Builds Unregulated Side

The merger sharply raises the percentage of revenues and profits coming from Sempra's unregulated operations, noted Sempra President Stephen L. Baum, who will be vice chairman, president and COO of the new combined company. Baum said the deal is a "breakout strategy that overnight strengthens our business profile..." Unregulated operations will account for 29% of operating cash flow rather than only 2% as it had before at Sempra. "We believe that Sempra Energy's earnings growth rate is likely to be significantly higher following this transaction due to the development potential of KN Energy's assets," said Baum.

Sempra anticipates the transaction will be "non-dilutive" to earnings next year, which is expected to be the first full year of operations, and accretive to earnings in 2001. Sempra officials see the potential to reduce costs but also are counting on a turn-around in the gas liquids market to help boost earnings.

"We think there will be some modest increase in gas liquids prices," said Mitchell. "And we believe there will be synergies created as we put the two companies together [and savings] of between $30 million and $50 million primarily from the corporate center costs. We have duplications in finance and accounting, human resources, investor relations, procurement, legal, all of those types of support services. We think [staff will be reduced by] between 200 and 300 people."

Sempra has struggled to meet Wall Street expectations recently and its stock price has suffered as a result, hovering near $21/share from a 52-week high of $29/share.
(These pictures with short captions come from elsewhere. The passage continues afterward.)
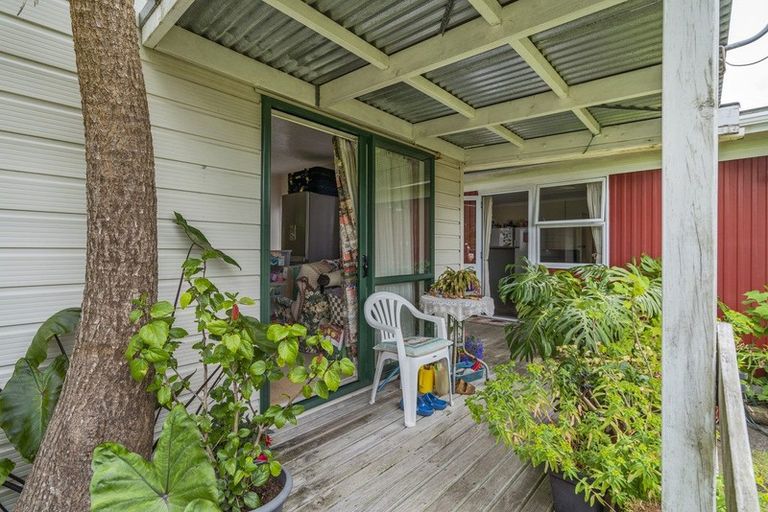 Photo of property in 14 Hamilton Crescent, Whitianga, 3510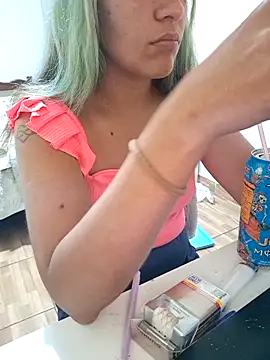 euahotmarii20 online show from 11/07/25, 03:22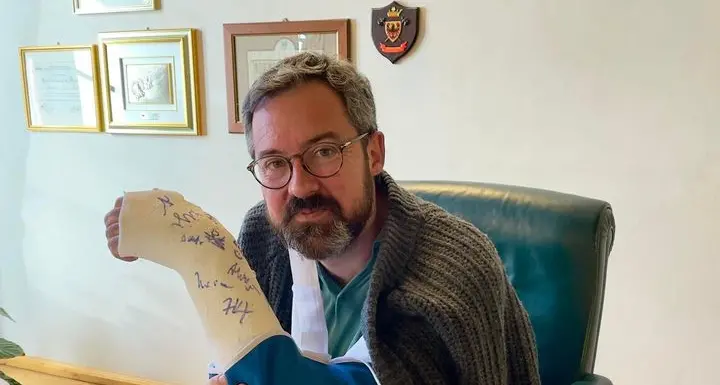 Il sindaco Ianeselli tampona un amico, cade e si frattura il polso facendo fondo alle Viotte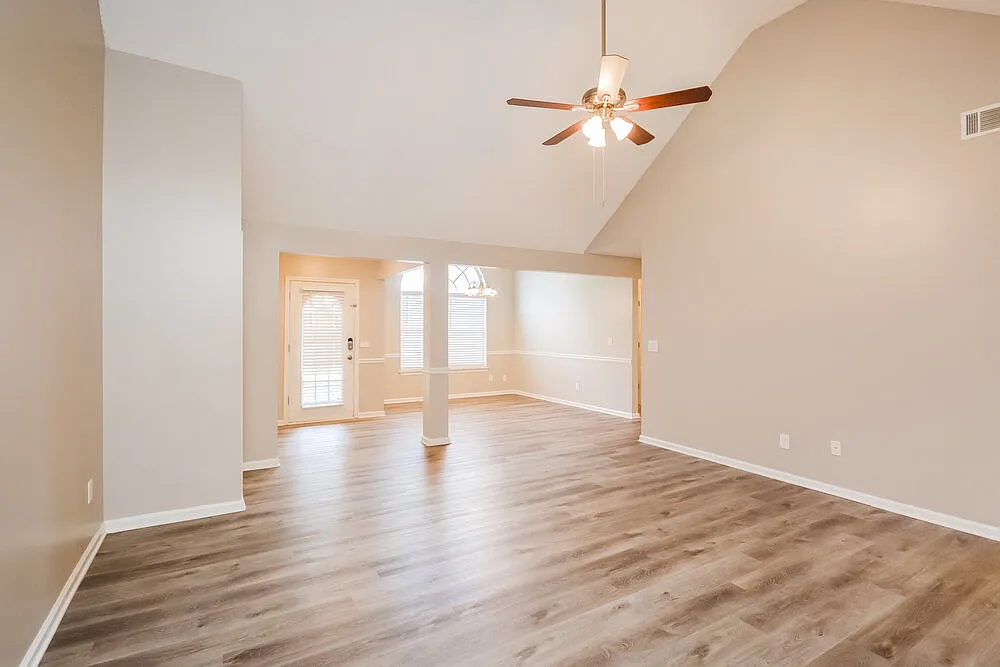 3 bed, 2.0 bath, 1515 sqft, $2,580 — Photo 4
Mitchell said the company's $1.60/share earnings for 1998 were below Wall Street's expectations of $1.65-$1.67. "I think the Street is taking a wait and see attitude relative to nonregulated operations and I think this transaction will help that considerably." Sempra share prices fell $0.75 Monday following the announcement to close at $21.56 and were flat to down through the rest of the week. KNE's shares jumped $2 during the day Monday but then fell back to end the day up $0.125 at $21.63/share. KNE's high for the week was $23.56/share.

Both KNE and CNG stock surged on Friday, Feb.19, prior to the public announcements Monday regarding their mergers, triggering some speculation about possible insider trading activity. The Wall Street Journal (WSJ) ran a story noting KNE shares jumped 5% between noon Friday (Feb. 19) and 12:30 p.m. that day while CNG share prices soared nearly 7% to close the day at $56.25. CNG volume doubled on Friday from the previous day. KNE volume jumped more than 300% Friday from Thursday's level. The WSJ reported the New York Stock Exchange contacted the companies on Friday to get explanations of the unusual trading activity, but officials declined to comment.

An SEC spokesman said, "Any number of things could trigger an insider trading [investigation] from tips from witnesses to unusual trading on the exchanges, which the exchanges monitor, to unusual trading in options which the options exchanges monitor." However, the SEC does not comment on current investigations.